◆ **WHAT IS NEEDED**:
Quote each line exactly, from the line that contains "From the group" down to the last line of the listing, and no other lines.
** Start of EXERCISE INPUTS **
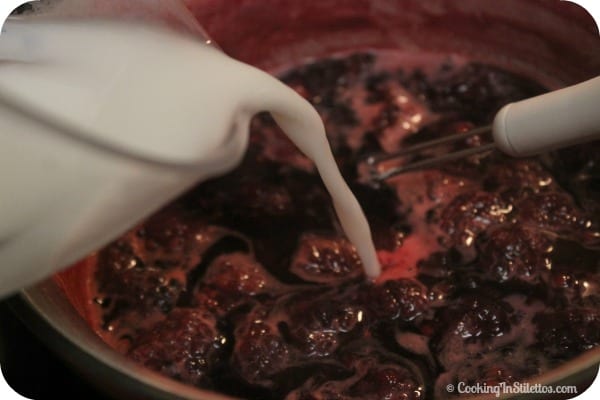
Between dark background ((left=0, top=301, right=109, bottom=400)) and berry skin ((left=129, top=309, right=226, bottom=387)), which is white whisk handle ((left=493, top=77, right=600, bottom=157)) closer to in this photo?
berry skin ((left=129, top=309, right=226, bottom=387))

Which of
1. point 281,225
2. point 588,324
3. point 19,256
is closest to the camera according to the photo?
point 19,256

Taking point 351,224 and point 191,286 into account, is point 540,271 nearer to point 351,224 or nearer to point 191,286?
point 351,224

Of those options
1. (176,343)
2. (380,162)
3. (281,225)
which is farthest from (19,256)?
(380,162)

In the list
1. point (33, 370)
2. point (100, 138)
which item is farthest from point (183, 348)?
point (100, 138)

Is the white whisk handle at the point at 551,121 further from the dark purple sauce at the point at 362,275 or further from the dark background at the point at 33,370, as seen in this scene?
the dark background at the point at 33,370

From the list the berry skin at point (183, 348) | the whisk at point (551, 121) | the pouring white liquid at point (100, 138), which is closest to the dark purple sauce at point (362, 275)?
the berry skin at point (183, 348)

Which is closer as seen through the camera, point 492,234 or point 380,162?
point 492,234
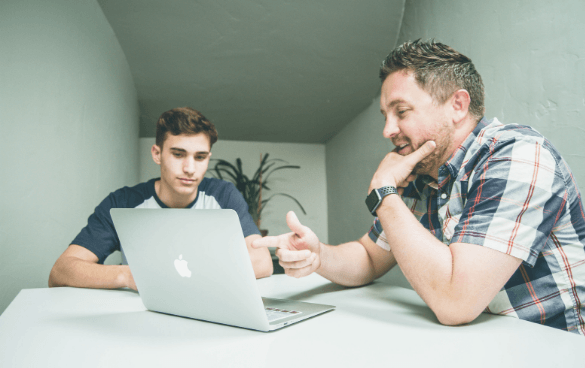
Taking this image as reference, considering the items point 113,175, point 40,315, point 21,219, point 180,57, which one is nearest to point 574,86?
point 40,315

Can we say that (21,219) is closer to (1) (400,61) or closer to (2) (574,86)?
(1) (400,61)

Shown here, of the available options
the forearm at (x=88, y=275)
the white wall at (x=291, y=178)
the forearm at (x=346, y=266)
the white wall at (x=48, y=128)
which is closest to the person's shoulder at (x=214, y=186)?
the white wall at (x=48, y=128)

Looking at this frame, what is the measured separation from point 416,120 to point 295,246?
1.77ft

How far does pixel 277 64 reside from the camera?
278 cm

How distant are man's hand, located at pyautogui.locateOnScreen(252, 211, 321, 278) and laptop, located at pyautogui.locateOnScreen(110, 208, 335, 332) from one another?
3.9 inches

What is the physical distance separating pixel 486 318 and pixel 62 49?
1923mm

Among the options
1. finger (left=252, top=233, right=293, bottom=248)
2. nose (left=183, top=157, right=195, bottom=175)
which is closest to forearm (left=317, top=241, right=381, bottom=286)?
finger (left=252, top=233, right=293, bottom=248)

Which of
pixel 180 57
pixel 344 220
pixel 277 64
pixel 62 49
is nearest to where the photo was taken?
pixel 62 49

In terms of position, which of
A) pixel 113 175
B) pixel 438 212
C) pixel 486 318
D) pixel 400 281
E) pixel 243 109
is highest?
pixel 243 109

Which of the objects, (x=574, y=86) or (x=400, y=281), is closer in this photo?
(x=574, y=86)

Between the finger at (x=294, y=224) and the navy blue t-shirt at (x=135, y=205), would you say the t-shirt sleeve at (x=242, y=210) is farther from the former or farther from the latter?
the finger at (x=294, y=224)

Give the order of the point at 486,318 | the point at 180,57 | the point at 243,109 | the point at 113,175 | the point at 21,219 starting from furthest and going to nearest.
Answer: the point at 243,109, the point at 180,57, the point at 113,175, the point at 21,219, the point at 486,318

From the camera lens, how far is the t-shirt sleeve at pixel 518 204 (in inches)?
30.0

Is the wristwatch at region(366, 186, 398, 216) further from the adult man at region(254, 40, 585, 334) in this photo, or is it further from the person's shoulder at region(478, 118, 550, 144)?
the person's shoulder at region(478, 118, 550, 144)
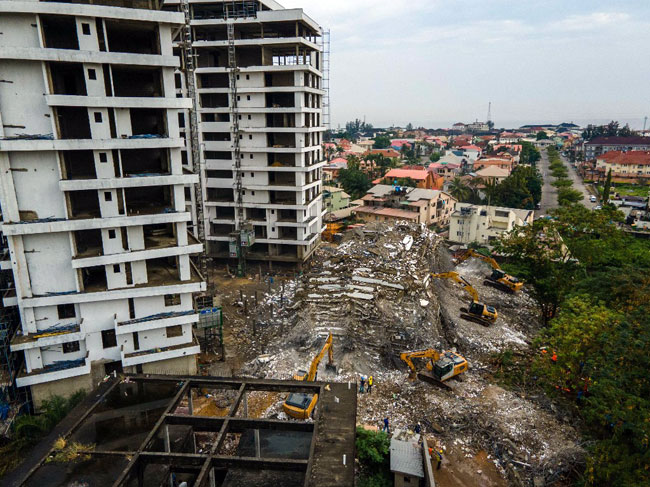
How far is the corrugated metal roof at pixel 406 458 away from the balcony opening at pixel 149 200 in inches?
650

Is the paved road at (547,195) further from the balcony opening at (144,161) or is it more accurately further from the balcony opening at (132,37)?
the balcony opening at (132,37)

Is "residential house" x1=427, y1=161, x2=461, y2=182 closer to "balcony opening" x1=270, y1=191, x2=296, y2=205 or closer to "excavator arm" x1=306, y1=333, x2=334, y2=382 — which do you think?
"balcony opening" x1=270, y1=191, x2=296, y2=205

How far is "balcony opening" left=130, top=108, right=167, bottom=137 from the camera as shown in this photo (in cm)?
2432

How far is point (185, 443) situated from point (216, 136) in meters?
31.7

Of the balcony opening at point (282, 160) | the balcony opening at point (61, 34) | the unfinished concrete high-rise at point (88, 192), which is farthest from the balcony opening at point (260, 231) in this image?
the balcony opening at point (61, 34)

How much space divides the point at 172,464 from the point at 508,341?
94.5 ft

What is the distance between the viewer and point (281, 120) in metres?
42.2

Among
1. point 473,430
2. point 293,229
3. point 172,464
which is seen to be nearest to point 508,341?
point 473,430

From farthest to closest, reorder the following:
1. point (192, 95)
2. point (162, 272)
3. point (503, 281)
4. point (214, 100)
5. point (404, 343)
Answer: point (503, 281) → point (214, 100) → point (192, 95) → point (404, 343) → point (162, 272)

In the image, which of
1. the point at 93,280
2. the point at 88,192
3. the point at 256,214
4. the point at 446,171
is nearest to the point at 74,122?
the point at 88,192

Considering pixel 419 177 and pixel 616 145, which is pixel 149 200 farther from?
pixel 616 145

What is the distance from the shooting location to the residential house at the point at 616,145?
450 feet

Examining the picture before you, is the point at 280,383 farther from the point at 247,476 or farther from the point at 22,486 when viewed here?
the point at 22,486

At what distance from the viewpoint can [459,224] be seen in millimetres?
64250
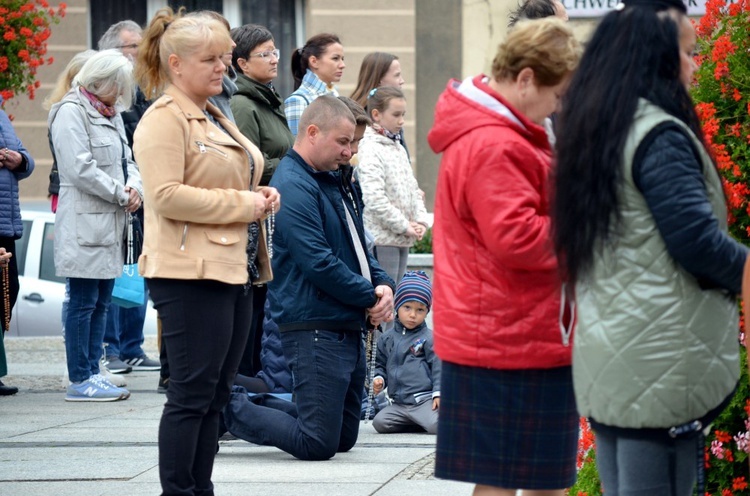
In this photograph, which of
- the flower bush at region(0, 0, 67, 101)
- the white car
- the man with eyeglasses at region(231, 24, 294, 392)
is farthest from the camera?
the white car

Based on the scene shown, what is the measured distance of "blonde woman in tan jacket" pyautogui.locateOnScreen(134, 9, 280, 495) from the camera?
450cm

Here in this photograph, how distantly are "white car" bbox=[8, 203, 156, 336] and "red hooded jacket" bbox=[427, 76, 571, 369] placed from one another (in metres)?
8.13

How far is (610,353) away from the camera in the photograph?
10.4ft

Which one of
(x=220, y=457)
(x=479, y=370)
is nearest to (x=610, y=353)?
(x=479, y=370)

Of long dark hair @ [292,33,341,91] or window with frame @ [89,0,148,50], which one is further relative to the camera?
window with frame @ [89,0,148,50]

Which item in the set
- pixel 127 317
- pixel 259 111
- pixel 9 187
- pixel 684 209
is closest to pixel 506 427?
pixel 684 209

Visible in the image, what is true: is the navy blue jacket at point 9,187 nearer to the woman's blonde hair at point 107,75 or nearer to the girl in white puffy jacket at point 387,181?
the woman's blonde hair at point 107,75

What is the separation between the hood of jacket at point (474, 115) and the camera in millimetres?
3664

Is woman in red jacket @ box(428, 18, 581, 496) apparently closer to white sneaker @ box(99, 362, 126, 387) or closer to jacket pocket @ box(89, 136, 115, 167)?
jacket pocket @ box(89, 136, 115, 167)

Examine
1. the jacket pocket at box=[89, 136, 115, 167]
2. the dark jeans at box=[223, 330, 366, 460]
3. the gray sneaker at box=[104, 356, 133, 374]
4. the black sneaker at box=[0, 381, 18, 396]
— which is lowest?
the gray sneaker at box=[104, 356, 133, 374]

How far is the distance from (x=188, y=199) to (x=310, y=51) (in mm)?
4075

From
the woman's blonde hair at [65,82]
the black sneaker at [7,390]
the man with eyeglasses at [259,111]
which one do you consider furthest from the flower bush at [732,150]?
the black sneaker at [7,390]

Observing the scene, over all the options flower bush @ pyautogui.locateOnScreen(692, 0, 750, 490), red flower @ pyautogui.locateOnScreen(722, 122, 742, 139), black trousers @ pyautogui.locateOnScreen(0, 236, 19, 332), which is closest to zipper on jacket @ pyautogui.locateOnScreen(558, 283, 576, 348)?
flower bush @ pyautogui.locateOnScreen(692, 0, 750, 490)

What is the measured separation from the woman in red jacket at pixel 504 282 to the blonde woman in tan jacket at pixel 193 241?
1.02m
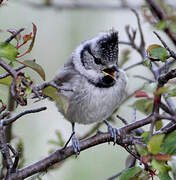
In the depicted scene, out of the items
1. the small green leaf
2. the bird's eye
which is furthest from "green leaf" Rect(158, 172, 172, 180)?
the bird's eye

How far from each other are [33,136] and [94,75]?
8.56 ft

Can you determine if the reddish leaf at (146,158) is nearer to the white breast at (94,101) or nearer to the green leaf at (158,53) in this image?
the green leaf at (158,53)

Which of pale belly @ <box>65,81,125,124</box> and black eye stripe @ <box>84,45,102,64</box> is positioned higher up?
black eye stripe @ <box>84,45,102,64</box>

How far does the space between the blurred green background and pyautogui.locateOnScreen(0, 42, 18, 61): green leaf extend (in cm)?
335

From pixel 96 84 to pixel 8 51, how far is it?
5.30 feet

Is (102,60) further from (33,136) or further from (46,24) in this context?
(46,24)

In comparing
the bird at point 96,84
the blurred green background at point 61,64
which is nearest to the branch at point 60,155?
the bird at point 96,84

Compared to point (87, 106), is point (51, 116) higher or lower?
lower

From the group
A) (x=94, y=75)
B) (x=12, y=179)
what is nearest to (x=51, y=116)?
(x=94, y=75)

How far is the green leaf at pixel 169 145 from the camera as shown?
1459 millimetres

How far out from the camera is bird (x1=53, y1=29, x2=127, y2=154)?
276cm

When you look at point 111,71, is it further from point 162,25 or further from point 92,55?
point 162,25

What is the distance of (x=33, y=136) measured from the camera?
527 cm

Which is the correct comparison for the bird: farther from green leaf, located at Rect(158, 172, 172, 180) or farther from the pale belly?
** End of EXERCISE INPUTS **
◆ **SOLUTION FOR THIS PROBLEM**:
From the group
A) (x=94, y=75)
B) (x=12, y=179)
what is nearest to (x=51, y=116)?
(x=94, y=75)

How far is the green leaf at pixel 169 145 from the camera as shown?
1459 millimetres

How far out from the camera is bird (x1=53, y1=29, x2=127, y2=154)?
276cm

When you look at point 111,71, is it further from point 162,25 or further from point 92,55?
point 162,25

What is the distance of (x=33, y=136) measured from the camera?
527 cm

Which is the correct comparison for the bird: farther from green leaf, located at Rect(158, 172, 172, 180) or farther from the pale belly?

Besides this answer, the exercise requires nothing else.